▸ REQUIRED TASK
Find each row below that contains the string "instances" and copy those rows out in full. Case counts, so match upper and lower case exactly.

▸ AVAILABLE RECORDS
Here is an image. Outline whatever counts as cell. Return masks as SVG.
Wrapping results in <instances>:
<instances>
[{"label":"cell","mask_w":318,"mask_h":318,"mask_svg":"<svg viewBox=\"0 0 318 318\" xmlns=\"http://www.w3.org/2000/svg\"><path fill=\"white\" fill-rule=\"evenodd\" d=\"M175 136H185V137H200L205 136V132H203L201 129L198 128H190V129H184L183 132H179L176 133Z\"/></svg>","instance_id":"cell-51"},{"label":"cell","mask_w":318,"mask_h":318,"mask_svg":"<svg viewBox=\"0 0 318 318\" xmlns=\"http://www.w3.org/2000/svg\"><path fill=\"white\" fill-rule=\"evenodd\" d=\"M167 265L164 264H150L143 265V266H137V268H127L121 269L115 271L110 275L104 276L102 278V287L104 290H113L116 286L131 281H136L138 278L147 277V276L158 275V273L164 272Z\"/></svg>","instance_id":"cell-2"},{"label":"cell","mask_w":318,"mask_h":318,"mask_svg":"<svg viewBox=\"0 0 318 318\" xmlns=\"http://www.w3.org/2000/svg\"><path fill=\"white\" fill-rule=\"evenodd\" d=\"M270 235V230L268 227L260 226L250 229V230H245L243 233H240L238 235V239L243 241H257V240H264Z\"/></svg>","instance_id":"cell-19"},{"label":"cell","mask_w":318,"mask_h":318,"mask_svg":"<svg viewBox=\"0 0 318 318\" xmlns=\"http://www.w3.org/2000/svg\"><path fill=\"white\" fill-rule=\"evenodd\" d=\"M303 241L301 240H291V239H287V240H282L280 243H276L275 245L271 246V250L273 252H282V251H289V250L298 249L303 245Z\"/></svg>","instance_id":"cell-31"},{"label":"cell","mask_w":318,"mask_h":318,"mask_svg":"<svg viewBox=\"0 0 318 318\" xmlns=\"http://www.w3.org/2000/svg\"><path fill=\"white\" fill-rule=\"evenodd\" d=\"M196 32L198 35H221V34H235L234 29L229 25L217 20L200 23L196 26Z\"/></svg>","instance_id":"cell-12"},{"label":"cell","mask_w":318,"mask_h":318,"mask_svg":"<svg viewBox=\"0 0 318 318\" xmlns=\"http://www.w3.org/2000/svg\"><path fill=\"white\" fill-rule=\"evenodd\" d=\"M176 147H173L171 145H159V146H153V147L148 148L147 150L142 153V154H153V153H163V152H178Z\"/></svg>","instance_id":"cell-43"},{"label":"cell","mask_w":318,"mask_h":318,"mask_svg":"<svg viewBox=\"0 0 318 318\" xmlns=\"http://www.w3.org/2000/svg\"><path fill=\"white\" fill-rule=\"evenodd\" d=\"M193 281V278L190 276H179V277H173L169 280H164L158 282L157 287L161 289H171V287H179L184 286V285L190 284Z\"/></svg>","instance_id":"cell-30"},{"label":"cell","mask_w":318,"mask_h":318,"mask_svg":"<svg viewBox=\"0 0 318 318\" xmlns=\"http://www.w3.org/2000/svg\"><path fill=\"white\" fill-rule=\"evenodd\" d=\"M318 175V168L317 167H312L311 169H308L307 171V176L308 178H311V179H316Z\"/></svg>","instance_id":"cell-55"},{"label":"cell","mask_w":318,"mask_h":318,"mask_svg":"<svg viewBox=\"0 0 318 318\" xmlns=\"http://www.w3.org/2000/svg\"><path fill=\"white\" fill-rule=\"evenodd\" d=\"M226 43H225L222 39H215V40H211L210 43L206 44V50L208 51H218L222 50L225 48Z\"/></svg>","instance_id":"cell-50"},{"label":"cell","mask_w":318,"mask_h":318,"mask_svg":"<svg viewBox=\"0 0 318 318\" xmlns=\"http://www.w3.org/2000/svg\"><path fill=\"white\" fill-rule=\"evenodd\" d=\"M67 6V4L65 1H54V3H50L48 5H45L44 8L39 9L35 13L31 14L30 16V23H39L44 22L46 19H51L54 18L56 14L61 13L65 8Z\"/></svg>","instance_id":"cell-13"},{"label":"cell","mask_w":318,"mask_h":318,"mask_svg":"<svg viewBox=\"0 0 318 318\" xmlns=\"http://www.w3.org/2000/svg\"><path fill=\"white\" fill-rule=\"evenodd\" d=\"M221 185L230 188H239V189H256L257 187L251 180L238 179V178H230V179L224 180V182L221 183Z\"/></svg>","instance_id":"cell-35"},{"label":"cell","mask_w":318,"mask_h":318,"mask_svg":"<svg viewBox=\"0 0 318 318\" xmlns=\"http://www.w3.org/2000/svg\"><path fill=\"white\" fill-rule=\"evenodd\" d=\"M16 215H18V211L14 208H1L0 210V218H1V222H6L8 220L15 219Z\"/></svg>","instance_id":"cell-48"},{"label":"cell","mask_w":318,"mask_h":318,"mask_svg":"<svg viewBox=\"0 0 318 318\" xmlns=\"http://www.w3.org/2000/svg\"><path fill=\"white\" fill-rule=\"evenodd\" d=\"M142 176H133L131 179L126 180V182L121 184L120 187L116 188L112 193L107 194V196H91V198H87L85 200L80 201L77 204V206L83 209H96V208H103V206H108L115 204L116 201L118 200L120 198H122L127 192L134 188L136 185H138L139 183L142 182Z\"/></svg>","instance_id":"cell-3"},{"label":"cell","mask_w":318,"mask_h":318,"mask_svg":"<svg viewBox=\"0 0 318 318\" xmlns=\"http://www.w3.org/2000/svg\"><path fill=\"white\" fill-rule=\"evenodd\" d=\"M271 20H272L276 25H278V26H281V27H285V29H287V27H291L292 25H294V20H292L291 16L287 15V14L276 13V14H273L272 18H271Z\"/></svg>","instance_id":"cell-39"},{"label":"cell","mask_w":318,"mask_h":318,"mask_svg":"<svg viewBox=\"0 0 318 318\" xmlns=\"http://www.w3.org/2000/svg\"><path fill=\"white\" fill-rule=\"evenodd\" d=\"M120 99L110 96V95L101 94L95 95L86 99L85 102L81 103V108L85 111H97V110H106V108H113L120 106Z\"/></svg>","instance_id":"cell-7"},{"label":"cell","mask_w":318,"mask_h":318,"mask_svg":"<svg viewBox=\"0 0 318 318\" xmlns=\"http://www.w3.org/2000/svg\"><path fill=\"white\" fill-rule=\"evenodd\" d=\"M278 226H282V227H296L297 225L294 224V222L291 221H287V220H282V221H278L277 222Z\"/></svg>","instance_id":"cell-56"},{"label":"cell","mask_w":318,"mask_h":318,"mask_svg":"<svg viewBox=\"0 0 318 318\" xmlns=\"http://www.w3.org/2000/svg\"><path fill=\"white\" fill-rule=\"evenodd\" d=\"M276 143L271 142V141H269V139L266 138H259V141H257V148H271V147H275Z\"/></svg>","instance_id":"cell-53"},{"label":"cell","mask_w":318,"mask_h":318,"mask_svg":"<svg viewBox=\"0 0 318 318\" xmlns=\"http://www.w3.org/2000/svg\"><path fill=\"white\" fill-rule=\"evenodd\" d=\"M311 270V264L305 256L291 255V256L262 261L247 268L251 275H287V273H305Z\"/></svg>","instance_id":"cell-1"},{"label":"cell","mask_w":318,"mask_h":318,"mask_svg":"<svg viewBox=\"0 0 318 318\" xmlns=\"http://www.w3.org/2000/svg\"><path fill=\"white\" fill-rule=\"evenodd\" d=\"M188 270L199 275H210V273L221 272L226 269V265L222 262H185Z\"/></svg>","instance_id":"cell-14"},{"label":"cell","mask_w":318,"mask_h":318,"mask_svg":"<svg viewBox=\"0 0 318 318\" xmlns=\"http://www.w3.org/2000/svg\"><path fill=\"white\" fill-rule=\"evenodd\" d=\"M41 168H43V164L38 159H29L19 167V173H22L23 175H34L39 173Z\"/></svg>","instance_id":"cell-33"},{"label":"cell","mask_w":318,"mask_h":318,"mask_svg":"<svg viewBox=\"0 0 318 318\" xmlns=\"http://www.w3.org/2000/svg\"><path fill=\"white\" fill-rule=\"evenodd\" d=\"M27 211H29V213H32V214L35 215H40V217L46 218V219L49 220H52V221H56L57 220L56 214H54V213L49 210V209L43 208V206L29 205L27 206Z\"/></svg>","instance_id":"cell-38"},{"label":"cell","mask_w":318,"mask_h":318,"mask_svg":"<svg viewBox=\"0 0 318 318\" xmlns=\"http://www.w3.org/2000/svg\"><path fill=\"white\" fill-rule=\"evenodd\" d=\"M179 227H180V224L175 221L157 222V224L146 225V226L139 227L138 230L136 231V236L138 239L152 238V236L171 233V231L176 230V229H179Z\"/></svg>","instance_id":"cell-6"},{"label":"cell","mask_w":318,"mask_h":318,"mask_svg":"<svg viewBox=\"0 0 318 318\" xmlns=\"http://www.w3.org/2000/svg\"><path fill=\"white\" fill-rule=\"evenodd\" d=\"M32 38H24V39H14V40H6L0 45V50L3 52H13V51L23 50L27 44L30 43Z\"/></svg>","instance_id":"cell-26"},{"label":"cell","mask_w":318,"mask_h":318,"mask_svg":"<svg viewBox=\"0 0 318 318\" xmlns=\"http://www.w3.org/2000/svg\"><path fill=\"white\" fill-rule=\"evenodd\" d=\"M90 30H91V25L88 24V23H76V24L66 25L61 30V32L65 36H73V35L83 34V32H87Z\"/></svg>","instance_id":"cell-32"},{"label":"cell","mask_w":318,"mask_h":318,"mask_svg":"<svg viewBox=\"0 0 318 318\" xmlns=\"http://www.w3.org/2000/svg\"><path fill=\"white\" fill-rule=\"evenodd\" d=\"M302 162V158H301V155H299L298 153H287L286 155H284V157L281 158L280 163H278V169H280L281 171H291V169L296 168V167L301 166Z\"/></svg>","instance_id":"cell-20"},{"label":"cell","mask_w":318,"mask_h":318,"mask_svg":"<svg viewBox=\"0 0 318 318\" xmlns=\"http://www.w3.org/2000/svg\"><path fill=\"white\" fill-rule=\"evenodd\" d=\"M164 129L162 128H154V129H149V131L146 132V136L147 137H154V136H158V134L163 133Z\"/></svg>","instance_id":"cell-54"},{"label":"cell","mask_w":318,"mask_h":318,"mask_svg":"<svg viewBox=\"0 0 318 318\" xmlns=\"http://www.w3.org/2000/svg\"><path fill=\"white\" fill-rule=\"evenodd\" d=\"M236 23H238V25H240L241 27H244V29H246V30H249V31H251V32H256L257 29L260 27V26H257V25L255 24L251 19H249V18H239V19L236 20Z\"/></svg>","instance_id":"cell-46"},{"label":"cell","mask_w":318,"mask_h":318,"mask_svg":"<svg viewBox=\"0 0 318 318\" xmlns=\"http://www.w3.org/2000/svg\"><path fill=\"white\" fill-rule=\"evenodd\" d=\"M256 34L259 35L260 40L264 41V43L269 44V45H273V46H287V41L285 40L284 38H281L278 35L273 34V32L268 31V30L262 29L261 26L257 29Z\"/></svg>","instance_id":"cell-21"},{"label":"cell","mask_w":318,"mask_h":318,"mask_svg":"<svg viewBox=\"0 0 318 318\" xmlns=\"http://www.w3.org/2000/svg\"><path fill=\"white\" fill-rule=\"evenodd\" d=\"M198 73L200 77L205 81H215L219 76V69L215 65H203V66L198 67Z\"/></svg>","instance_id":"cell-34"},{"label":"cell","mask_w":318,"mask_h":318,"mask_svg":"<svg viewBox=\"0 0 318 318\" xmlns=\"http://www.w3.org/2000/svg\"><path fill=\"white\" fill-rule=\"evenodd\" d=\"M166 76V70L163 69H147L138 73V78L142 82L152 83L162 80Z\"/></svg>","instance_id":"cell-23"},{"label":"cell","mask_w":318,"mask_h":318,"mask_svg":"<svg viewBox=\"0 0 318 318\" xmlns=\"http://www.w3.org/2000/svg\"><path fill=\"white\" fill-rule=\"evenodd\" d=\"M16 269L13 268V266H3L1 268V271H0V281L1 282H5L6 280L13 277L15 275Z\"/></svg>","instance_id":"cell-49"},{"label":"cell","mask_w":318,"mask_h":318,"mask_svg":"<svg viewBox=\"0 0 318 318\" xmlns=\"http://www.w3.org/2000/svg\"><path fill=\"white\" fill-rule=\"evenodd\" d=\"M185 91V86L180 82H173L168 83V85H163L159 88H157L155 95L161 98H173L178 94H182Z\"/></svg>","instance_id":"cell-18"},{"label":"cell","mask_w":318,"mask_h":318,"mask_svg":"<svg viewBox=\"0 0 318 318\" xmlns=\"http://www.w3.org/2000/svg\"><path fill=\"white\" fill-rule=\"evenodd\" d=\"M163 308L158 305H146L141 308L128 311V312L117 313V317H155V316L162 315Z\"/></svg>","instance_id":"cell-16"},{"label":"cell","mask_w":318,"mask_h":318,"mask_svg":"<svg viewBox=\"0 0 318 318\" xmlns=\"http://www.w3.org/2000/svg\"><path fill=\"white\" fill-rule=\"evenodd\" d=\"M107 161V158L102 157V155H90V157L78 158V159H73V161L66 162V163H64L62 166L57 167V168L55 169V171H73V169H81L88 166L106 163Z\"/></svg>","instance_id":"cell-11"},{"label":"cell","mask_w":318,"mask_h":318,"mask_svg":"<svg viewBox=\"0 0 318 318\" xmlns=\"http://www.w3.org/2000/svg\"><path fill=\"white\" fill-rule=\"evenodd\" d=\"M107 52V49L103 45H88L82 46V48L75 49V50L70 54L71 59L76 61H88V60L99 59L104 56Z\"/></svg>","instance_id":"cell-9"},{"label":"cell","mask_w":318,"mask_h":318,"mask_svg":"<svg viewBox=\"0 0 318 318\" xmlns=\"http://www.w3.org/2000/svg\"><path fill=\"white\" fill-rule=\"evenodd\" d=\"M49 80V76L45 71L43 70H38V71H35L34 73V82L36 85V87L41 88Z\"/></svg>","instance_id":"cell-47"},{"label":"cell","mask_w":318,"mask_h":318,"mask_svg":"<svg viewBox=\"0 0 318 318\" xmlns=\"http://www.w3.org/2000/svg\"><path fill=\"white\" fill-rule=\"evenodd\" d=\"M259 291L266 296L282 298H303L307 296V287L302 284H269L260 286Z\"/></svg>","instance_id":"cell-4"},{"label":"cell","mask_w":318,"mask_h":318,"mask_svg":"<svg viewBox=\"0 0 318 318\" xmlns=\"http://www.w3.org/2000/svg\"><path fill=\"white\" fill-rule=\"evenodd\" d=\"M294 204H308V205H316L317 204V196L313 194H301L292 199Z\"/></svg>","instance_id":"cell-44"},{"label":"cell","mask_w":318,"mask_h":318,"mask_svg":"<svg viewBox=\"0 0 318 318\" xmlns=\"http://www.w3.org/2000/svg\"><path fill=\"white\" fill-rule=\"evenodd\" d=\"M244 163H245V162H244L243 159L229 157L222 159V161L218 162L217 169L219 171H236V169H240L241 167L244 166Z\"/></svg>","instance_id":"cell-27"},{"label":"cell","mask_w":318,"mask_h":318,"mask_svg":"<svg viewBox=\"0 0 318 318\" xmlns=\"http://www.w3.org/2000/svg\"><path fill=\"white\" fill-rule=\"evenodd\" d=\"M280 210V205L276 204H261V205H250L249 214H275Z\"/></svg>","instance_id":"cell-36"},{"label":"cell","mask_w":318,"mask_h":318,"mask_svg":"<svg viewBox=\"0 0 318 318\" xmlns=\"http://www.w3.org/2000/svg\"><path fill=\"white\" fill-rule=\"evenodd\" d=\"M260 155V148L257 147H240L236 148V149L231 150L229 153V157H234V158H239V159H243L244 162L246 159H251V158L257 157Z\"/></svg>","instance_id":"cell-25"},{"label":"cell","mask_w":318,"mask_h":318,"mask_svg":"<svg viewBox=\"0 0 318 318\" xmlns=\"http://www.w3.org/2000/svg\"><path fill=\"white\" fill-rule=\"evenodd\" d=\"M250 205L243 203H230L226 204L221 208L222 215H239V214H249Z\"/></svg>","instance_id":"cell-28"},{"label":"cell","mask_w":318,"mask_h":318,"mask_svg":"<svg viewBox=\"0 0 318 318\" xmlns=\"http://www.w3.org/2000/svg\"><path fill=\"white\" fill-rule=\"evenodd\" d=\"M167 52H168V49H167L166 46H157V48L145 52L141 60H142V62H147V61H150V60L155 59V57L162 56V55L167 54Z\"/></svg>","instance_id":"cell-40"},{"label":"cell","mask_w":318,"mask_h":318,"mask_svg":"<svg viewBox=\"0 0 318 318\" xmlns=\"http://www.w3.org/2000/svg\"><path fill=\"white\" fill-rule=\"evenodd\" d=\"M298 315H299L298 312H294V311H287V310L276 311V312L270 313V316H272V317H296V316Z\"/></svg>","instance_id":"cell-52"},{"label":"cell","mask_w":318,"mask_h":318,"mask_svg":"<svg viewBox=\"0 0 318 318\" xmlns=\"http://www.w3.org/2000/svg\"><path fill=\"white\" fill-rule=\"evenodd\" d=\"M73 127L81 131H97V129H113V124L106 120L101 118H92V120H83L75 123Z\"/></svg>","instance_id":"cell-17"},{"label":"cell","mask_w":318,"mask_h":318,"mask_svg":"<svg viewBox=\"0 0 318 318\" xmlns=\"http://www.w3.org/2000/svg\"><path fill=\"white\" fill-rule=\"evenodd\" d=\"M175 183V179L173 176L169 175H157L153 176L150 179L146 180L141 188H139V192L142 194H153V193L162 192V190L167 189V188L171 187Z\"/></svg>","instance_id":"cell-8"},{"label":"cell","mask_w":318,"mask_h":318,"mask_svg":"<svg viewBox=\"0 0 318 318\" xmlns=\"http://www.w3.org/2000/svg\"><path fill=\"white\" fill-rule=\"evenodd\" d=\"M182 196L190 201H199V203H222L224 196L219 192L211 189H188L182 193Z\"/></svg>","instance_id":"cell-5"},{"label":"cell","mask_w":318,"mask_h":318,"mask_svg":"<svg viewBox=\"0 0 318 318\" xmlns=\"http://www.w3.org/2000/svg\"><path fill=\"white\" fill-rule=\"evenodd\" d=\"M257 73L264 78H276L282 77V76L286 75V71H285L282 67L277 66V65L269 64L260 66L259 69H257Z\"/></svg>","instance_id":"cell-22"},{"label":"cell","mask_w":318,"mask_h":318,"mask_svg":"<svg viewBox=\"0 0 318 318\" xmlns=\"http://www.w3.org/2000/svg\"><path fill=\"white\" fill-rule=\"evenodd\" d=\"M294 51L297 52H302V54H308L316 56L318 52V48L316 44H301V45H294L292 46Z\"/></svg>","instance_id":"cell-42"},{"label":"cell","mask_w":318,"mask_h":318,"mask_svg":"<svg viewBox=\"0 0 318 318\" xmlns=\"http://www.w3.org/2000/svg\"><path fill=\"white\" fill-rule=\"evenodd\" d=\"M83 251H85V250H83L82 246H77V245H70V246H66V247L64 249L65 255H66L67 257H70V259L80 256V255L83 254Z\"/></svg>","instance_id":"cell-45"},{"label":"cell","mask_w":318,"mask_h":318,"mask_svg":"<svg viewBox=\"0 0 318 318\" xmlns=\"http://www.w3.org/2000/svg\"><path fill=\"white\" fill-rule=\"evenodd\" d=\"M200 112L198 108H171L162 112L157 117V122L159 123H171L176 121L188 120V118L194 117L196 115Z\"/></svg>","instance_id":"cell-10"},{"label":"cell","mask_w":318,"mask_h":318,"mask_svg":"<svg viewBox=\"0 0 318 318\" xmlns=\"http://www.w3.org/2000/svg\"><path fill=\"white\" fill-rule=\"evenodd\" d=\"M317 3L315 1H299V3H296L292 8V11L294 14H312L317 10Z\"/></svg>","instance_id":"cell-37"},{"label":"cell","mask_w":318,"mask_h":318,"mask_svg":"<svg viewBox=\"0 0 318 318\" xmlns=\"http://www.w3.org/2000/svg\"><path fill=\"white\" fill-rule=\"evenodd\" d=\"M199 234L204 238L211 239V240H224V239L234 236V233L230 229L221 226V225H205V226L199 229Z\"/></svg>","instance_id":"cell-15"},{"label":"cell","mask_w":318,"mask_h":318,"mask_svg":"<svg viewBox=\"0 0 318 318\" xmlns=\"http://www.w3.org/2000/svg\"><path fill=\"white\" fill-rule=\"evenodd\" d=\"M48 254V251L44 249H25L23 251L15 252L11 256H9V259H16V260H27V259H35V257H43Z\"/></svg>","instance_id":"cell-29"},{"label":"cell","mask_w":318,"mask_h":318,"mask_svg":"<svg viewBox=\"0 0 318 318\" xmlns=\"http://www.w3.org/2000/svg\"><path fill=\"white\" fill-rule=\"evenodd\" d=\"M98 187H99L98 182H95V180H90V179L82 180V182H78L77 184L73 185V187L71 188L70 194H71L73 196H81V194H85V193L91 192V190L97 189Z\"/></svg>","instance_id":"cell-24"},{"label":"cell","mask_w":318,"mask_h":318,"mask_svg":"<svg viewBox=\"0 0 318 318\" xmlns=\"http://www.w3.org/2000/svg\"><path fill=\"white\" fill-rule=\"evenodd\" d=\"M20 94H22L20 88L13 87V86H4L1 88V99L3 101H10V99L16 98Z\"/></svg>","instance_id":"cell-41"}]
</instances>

▸ CORRECT RESPONSE
Wrapping results in <instances>:
<instances>
</instances>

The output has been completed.